Designed by the architect Charles Garnier in 1875, the Palais Garnier houses a prestigious auditorium and public spaces (grand foyer, rotunda of subscribers, salons), a library-museum as well as several rehearsal studios and workshops.

The “Italian style” theater, whose ceiling was painted by Marc Chagall in 1964, can accommodate 2054 spectators. With nearly 480,000 visitors a year, it is one of the most visited monuments in Paris. It is classified as a historical monument since 1923.

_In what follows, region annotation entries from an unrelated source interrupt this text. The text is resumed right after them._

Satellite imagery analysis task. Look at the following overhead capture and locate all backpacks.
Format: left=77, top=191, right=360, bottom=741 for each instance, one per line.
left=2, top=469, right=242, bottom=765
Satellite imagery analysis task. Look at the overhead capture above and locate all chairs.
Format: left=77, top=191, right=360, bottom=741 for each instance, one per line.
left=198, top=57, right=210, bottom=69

This opera was called “Paris Opera” until 1989, when the opening of the Opera Bastille, also opera in Paris, influenced its name. It is now designated by the only name of its architect: “Opera Garnier” or “Palais Garnier”. The two operas are now grouped together in the public industrial and commercial establishment “Opéra national de Paris”, a French public institution whose mission is to implement the performance of lyric or ballet performances, of high quality. artistic. The opera Garnier has been classified as a historical monument since October 16, 1923.